EXERCISE MATERIAL ::
┌──

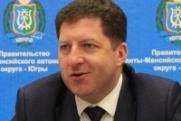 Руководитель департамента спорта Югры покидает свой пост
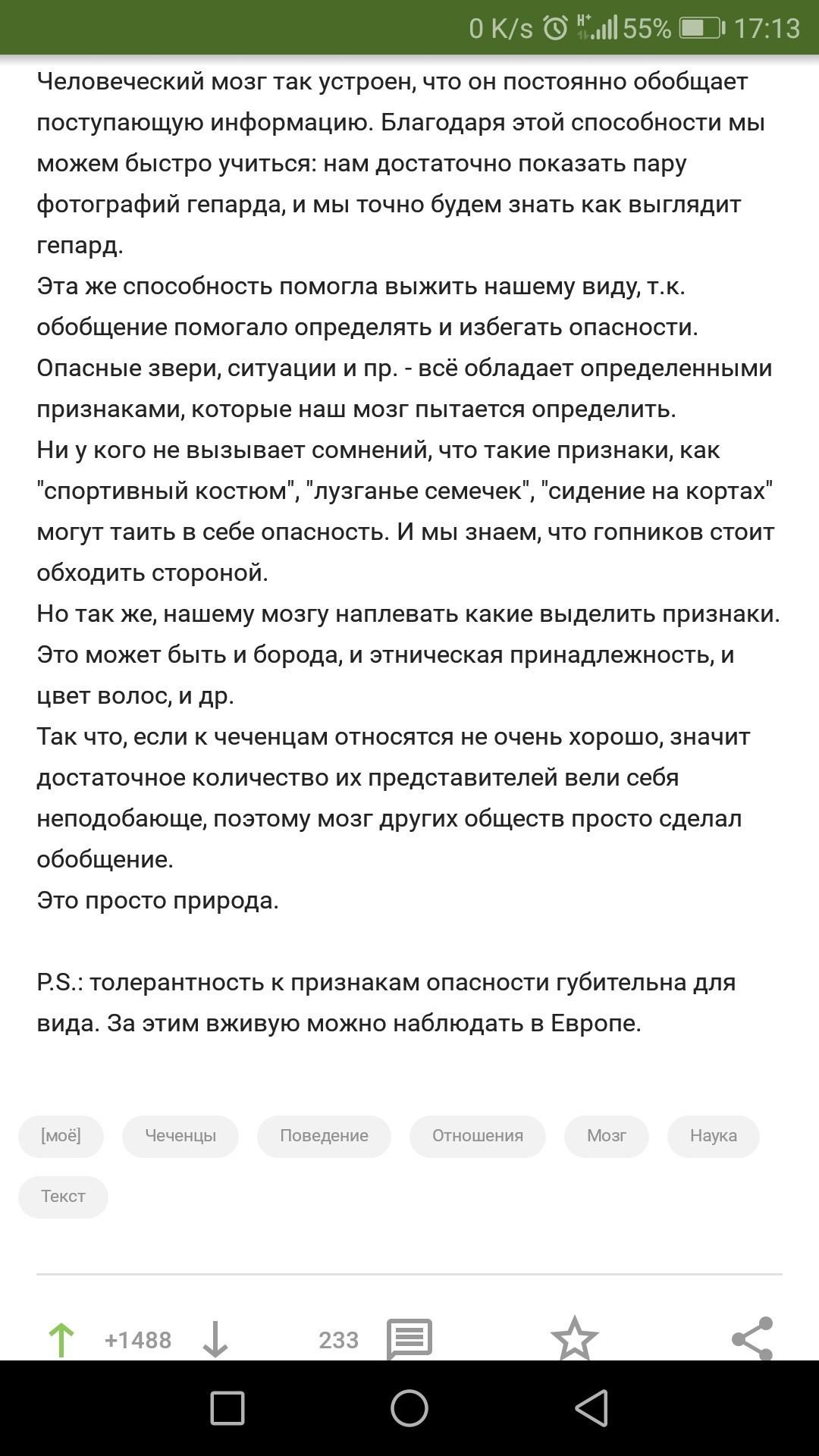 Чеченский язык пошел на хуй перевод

└──
┌──

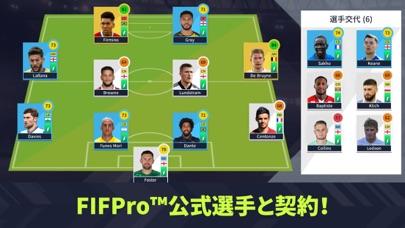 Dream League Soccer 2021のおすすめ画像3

└──
┌──

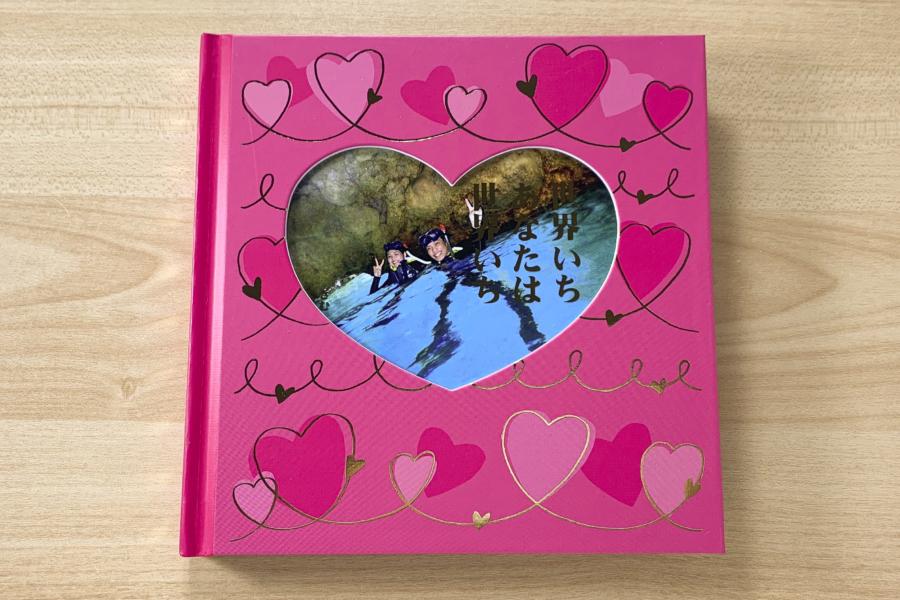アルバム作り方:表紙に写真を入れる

└──

PROBLEM :: Starting at the line above that holds "Руководитель департамента спорта", repeat every line exactly down to and including the line that holds "Чеченский язык пошел на хуй перевод", then stop. Do not carry over any pictures.

ANSWER SPACE ::
 Руководитель департамента спорта Югры покидает свой пост
 Чеченский язык пошел на хуй перевод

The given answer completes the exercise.